The flesh spent your entire pre-salvation life as the leader. It has well-worn patterns, deep grooves, old habits that run like muscle memory. Salvation changes the power source. It does not erase the history of the flesh's leadership overnight. And so the war begins — not the war to become saved, but the war to live from the restored connection rather than defaulting back to what the flesh knows.

I feel this war. You probably do too. Sometimes it shows up as going quiet toward God while getting loud toward everything else. Sometimes it's old patterns of reaction surfacing like they never left — anger, fear, the need to control, the pull toward approval. Sometimes it's subtler: starting to live for what people think rather than what God says, making decisions from the flesh's logic rather than the spirit's sight.

These are not signs that you're not saved. They are signs that the flesh is trying to retake ground it used to hold. And every time you recognize it, every time you choose the spirit over the flesh, you are strengthening the circuit — reinforcing the new leadership, rewiring toward what God always intended.

"Walk in the Spirit, and you shall not fulfill the lust of the flesh." Galatians 5:16 NKJV

Walk. Not a one-time decision. A direction. A sustained orientation. Every step is a choice about which part of you is leading.

The Question That Changes Everything

One more thing worth being clear about: Adam did not stop being the image of God after the fall.

Sin separated humanity from God's life — Ephesians 2 is clear on that. The circuit was severed. But the image of God stamped on mankind was not erased. After the flood, God still grounds the sanctity of human life in the fact that man was made in His image. The assignment of dominion was never revoked. What changed is that man lost the spiritual power to fulfill that assignment rightly. The authority was still there. The ability to exercise it for good — in alignment with God, under His leadership — was gone.

This is why idolatry and disobedience opened the door for dark spiritual powers to influence nations — not because God's design was permanently undone, but because the beings He placed in charge of the earth were now operating disconnected from Him. The dominion mandate was never permanently transferred away from humanity. If it had been, Jesus could not have reclaimed it as a man. He came to restore what a man had lost — and that required it still belonging, in some sense, to mankind.

We were not erased. We were broken. Still bearing the image — but representing a fallen, distorted version of it. Still carrying the assignment — but without the power to fulfill it rightly. Which is exactly why we needed what only Jesus could provide.

Understanding the severed circuit reframes almost everything about human experience.

It explains why people who have everything can still feel empty — the circuit is still broken, and nothing in the physical world can substitute for the connection it was designed to carry. It explains why religion without relationship produces miserable, controlling, flesh-driven people who are convinced they are doing God's work. It explains why the ache of nostalgia, the universal search for meaning, the sense that there is something more — never fully goes away until the source is found.

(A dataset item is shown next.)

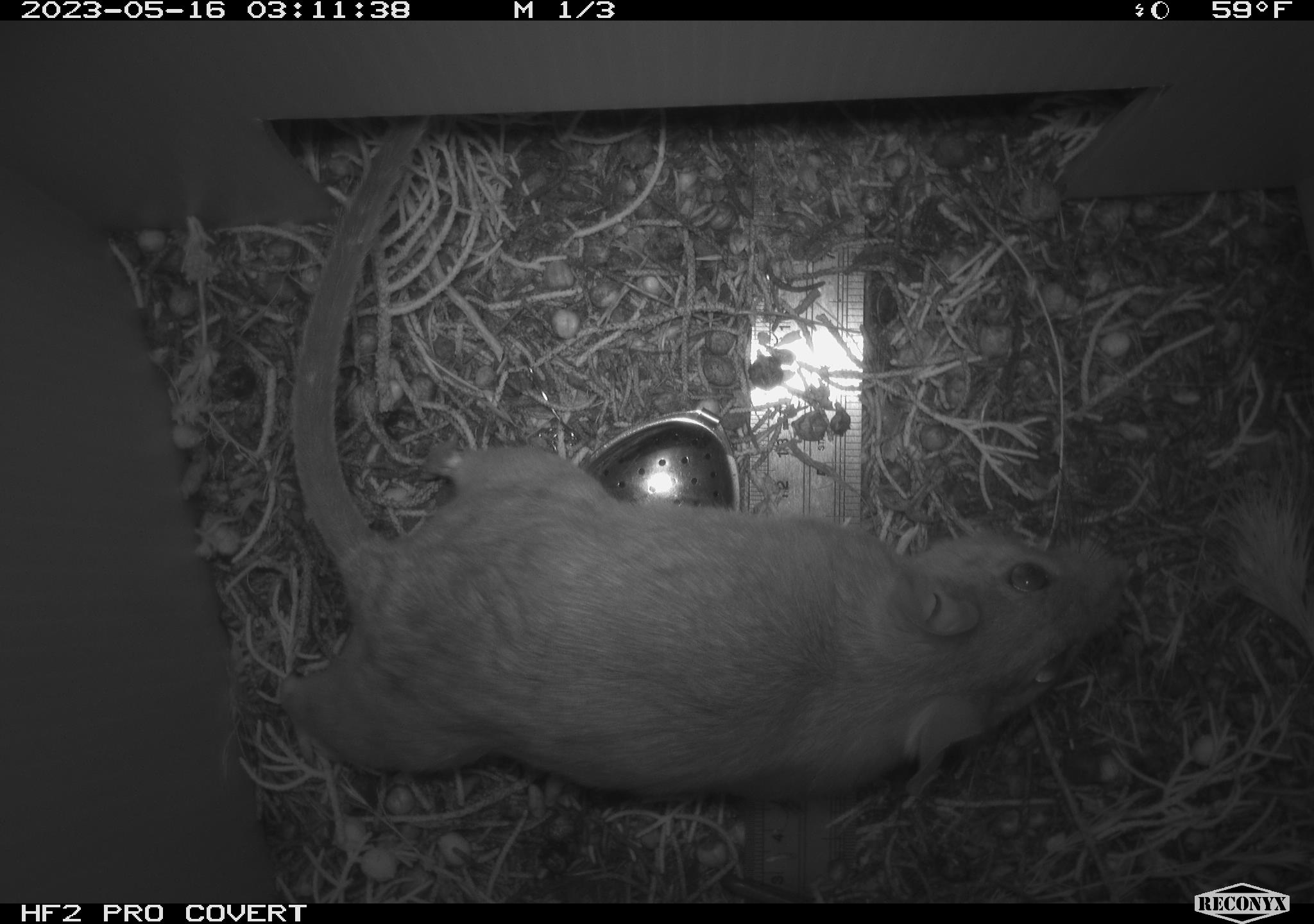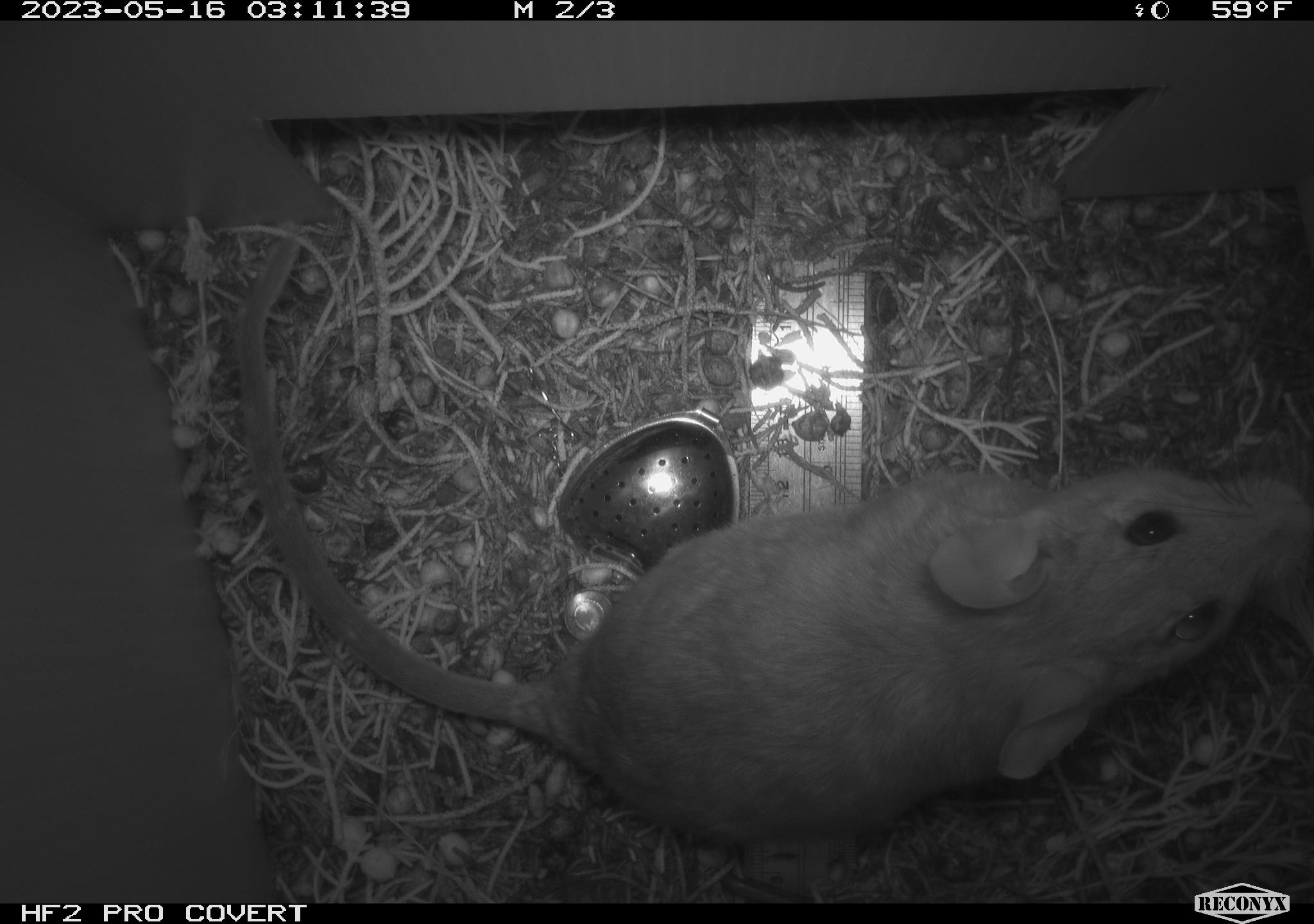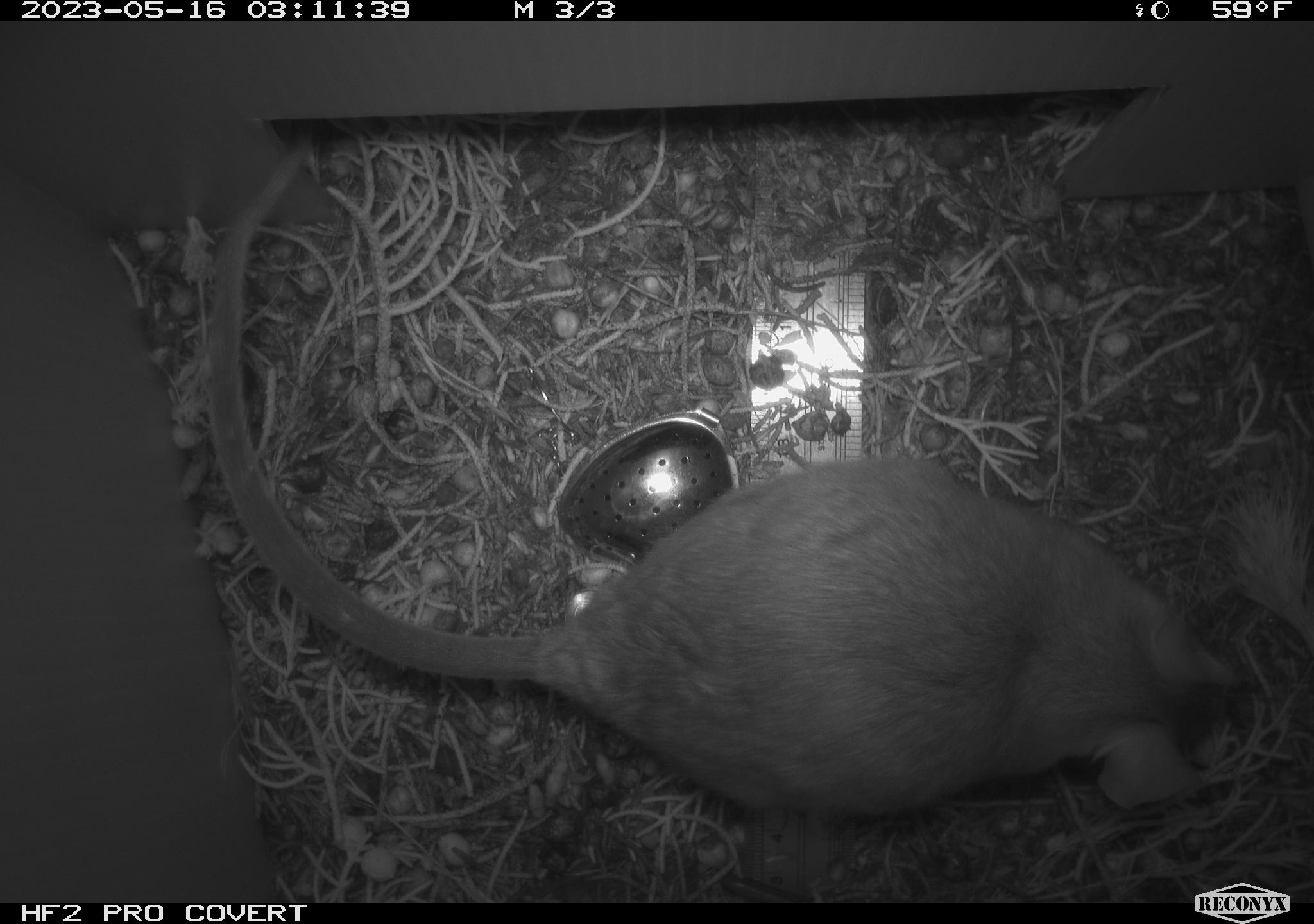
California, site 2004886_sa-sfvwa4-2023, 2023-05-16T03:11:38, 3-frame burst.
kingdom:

And it explains why the enemy's primary strategy has always been to target the mind. A human being walking in a restored circuit — spirit connected to God, soul rightly led by spirit, body governed by both — is exactly what God designed. It is a regent operating as intended. It is a child of God walking in the authority that was always theirs. It is the thing the kingdom of darkness fears most.

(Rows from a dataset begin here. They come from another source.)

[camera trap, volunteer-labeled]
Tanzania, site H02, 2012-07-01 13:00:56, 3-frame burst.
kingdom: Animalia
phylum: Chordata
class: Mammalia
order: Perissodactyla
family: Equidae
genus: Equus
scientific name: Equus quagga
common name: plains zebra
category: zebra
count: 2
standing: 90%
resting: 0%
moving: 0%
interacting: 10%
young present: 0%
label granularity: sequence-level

So the question isn't whether the circuit can be restored. Jesus settled that. The question is whether you will live from the restoration — every day, every decision, every moment choosing which set of eyes you see through.

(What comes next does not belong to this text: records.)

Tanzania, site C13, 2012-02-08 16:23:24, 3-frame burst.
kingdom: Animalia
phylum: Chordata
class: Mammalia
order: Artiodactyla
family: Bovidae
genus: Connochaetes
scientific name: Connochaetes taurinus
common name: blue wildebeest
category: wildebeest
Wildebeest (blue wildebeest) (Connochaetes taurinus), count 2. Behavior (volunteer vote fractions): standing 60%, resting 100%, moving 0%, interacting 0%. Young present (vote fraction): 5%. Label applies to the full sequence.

The flesh will always argue for its old position. It is loud, familiar, and persuasive.

But it was never meant to lead.

"For you did not receive the spirit of slavery to fall back into fear, but you have received the Spirit of adoption as sons, by whom we cry, 'Abba! Father!'" Romans 8:15 ESV

The circuit is restored. The Father is on the line. The spirit man can see again.

The only question left is whether you'll live like it.